Sir Paul McCartney and Sir Elton John call UK internet termination expensive, illogical, and “extraordinarily negative”

Thursday, September 3rd, 2009

(crossposted from CreativeFreedom.org.nz)

The Guardian reports that “a rift has opened between music’s creators and its record labels, with a broad alliance of musicians, songwriters and producers fiercely criticising the business secretary Lord Mandelson’s plans to cut off the broadband connections of internet users who illegally download music. In a statement seen by the Guardian, a coalition of bodies representing a range of stars including Sir Paul McCartney, Sir Elton John and Damon Albarn attacks the proposals as expensive, illogical and ‘extraordinarily negative’.” However in other, more positive news six months ago YouTube were squabbling with a UK music royalty collecting society (PRS); accusing them of “proposing exorbitant new payment terms”and so YouTube pulled the videos leading to “criticism from the PRS, which felt [YouTube] was punishing British music fans by removing videos”. Today that’s thankfully been resolved in a new licensing deal, and people can access the music when they want. Good on them for being pragmatic and coming to an agreement.

95bFM on Digital Music Pricing in NZ, Supporting Artists, and a New Music Store

Thursday, September 3rd, 2009

Real Groove’s From The Bleachers on 95 bFM this week discusses “digital and physical pricing, the dominance of iTunes and alternatives which have sprung up like the recently launched sellmates” Sellmates.co.nz are selling full albums from some artists for $12, and So So Modern ’s EP from $1.95. It seems to be mostly Blink artists from A Low Hum. “I bought direct from artists on a number of occasions which I find the most satisfying experience of all is where you can go somewhere and it’s $5 goes straight to the artists pocket, there’s nothing more than feels more right as a music consumer than that” Damn straight, listen to this man and the mp3 discussion here .

MED release summary of s92A submissions

Tuesday, September 1st, 2009

(crossposted from CreativeFreedom.org.nz)

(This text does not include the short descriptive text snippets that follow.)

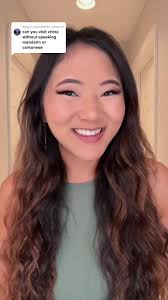 Replying to @bataliebitch #chineseadoptee #chineseadoption #adoption  #adopted #adopteesoftiktok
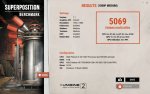 Superposition_Benchmark_v1.1.jpg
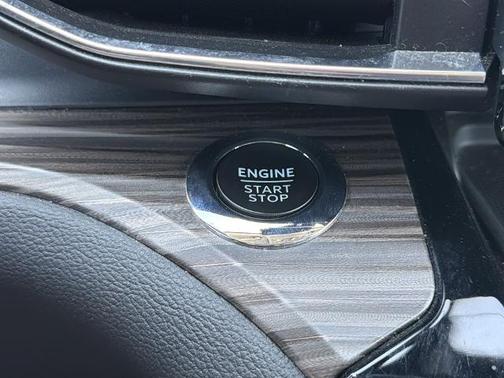 OXFORD WHITE 2023 Ford Explorer LIMITED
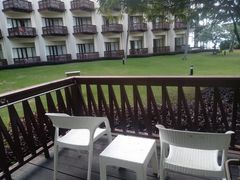 -麦哲伦丝绸度假村
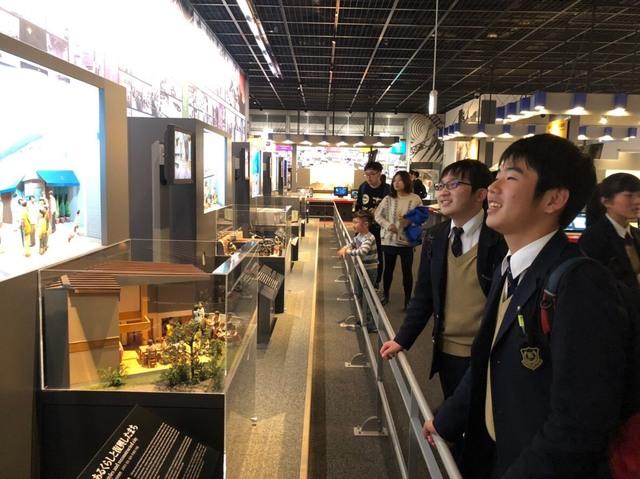 2018syuugaku102.jpg
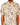 Camisa manga corta hombre Resort de Iriedaily Haze camisas manga corta hombre iriedaily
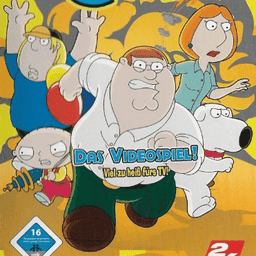 威尼斯wnsr9778psp手机版下载-威尼斯wnsr9778psp游戏移植版下载 v1.19.3 安卓版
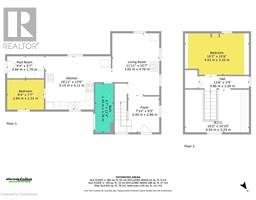 3468 HIGHWAY 6 - 9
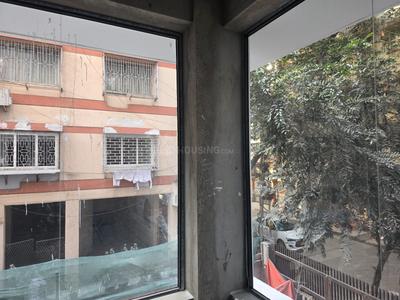 Others image of 2326.0 Sq.ft   Showroom for sale in Kalighat for 70272000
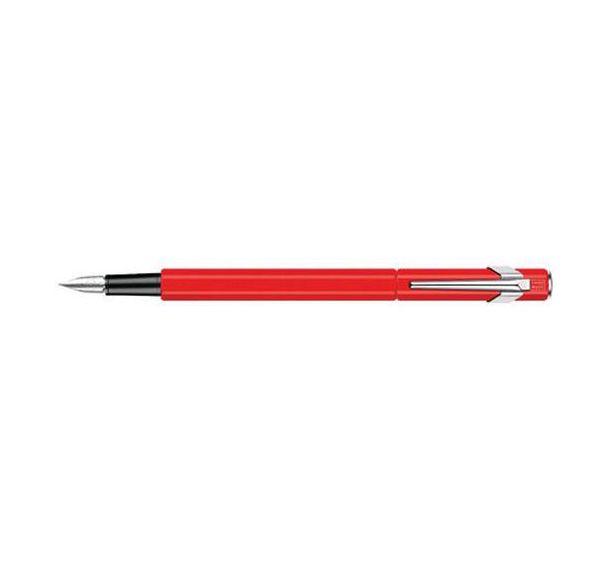 Stylo à plume 849 CLASSIC LINE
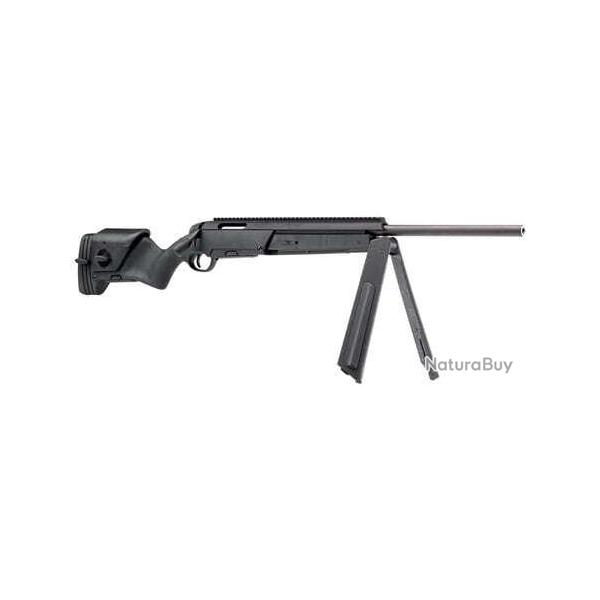 Carabine Steyr Mannlicher Scout Elite cal. 308 Win  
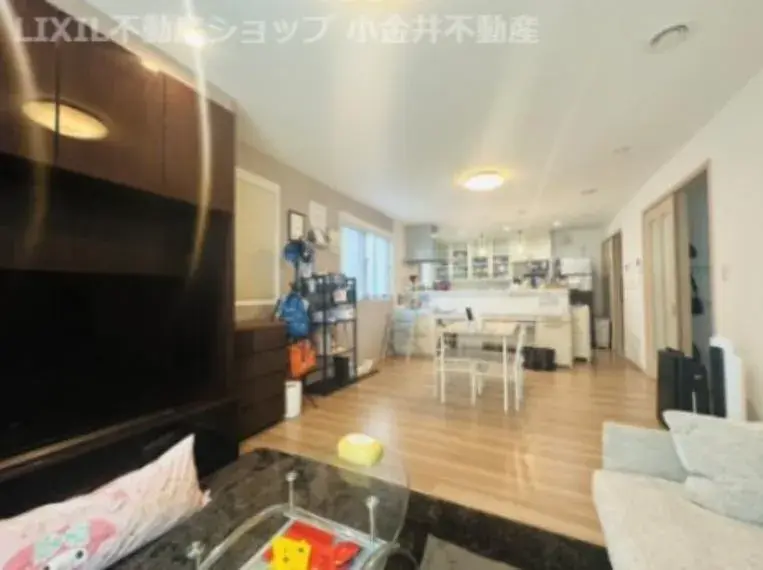 5LDK Oyamashi Prefectura de Tochigi (6)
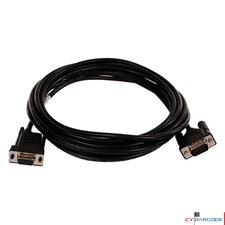 Hand Held Products PF14007-12 Communication Cable HHP PF14007-12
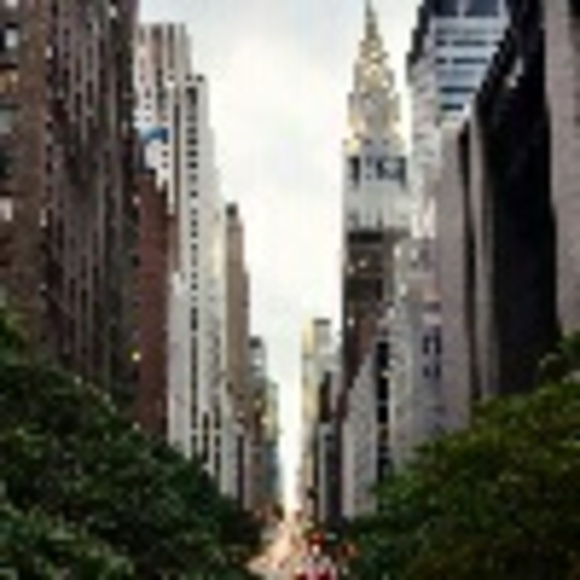 urbanaddix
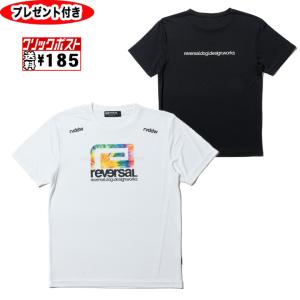 kiks tyo 石田桃香 Tシャツ L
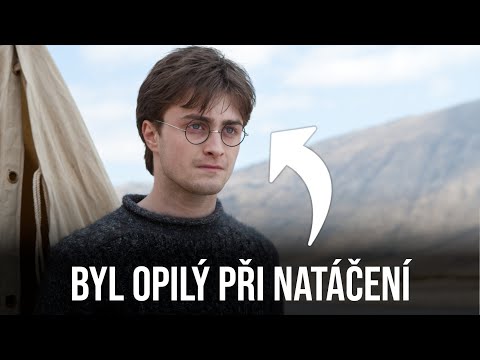 Video: Není To Fontána: Celebrity, Které Se V Posteli Ukázaly Jako špatné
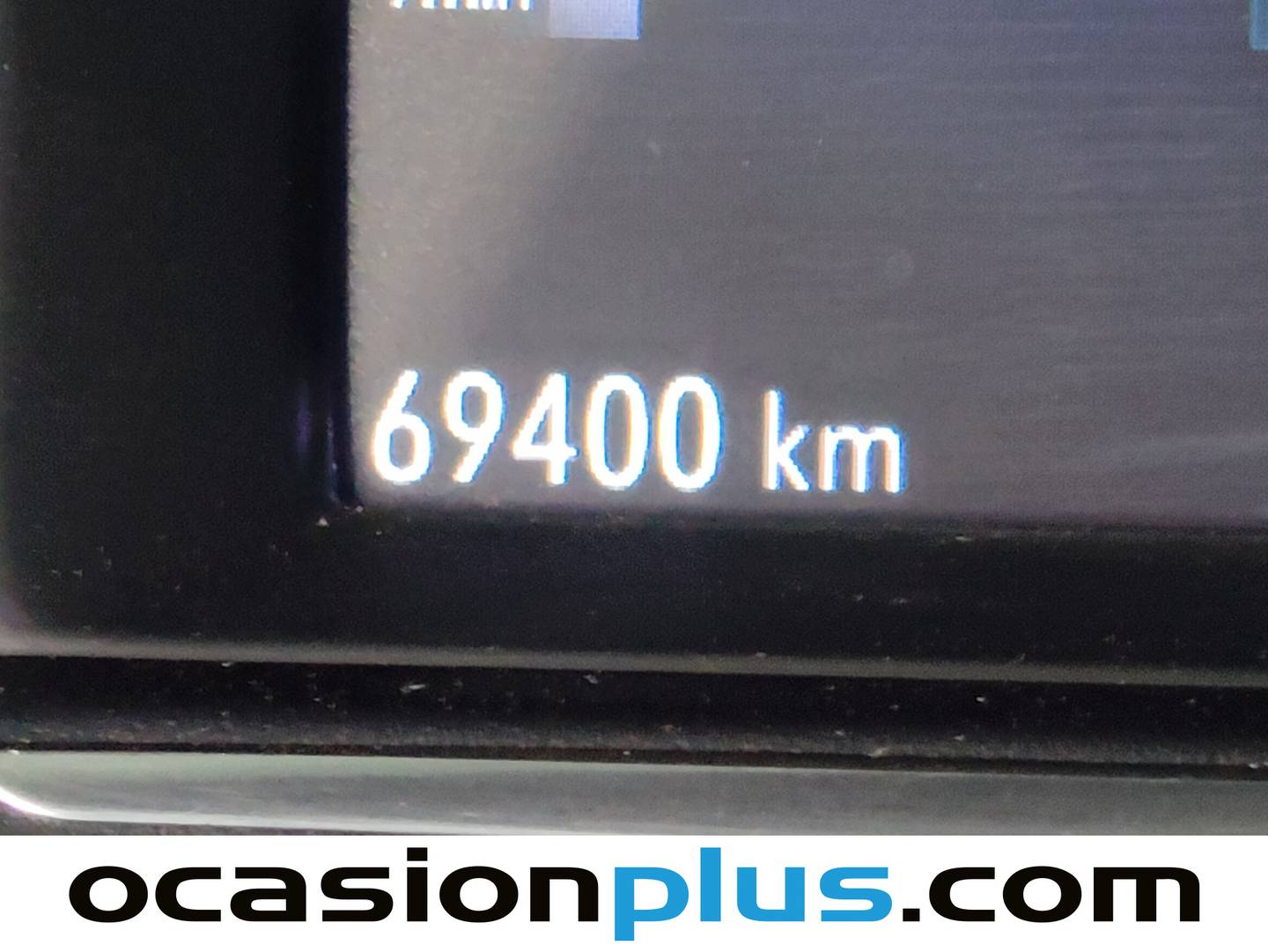 Opel Corsa Opel Corsa 1.2 T XHL GS (100 CV) manual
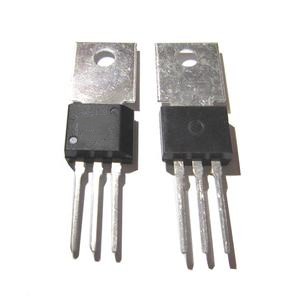 electronics component transistors mosfet diodes IGBT Power MODULE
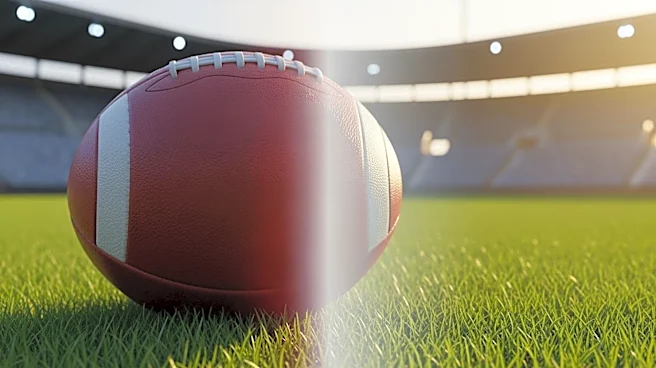 Texas A Prepares for 2026 Maroon  White Spring Football Game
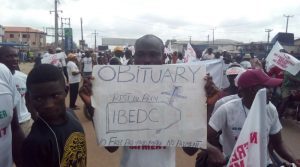 IBEDC-Protest-TVC
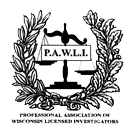 P.A.W.L.I.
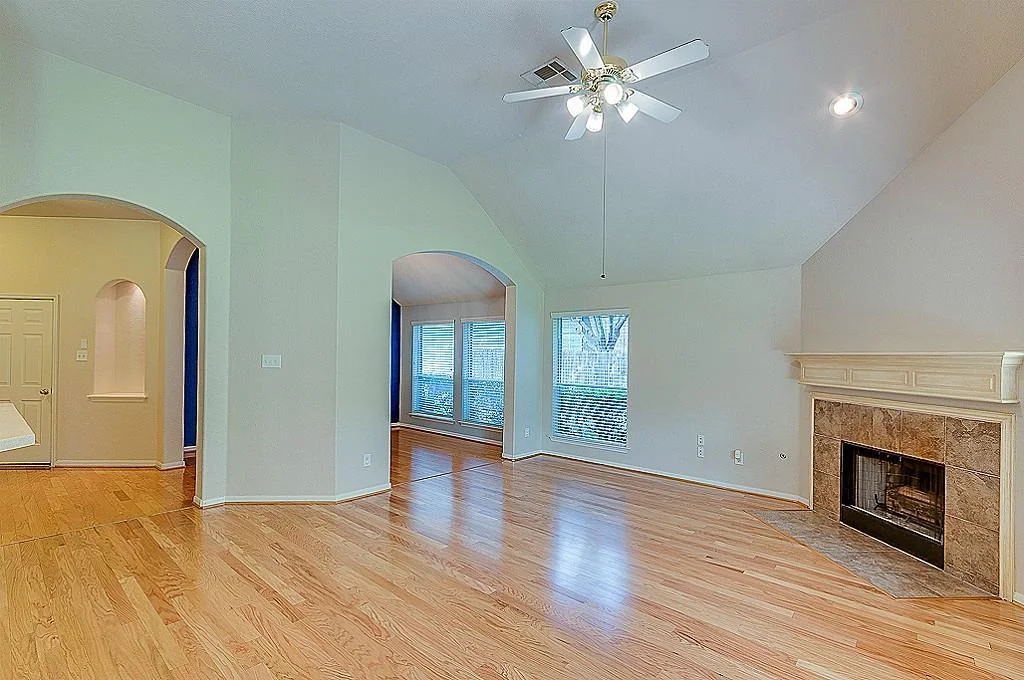 Photo of 11 Trilling Bird Place
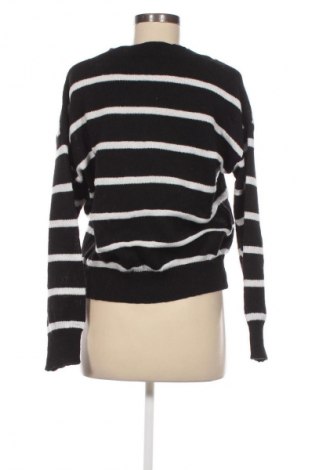 Dámský svetr SHEIN, Velikost M, Barva Vícebarevné, Cena  29,00 Kč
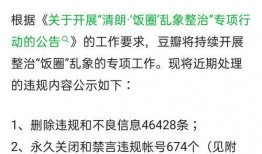 饭圈吃瓜典藏,揭秘娱乐圈幕后风云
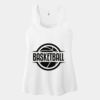 Women's V.I.T. Racerback Tank Thumbnail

Today MED released a summary of s92A submissions and a press release that reads “There was general support for the Copyright Tribunal playing the role of independent third party arbiter if necessary [but that] A key concern raised by some submitters was the proposal to terminate internet accounts as a remedy to copyright infringement. It was felt termination was an unreasonable ‘remedy’, especially where multiple users of a single account could make identifying an infringer difficult.” Well, yes, internet termination will always harm innocent people because it can’t be targeted. It will always be unreasonable. It’s good to hear that there’s only an unreasonable fringe pushing for this ridiculous punishment.

Division within ranks on UK termination: Party insiders say Minister “just doesn’t get the internet”

Tuesday, September 1st, 2009

BBC reports that “‘Peter just doesn’t get the internet’ That was the instant reaction of one person I spoke to this morning about the government’s new measures against illegal file-sharing – and Lord Mandelson’s part in them. And this was not someone from digital campaigners the Open Rights Group or from an internet service provider, but a political insider from the same party as the business secretary. An executive from a major software business, who did not want to be named, rang me within hours of the announcement to express astonishment.”What are they doing?” he asked. “It just won’t work – when so many people have unsecured wireless networks, how are you going to pinpoint who the file-sharer is?”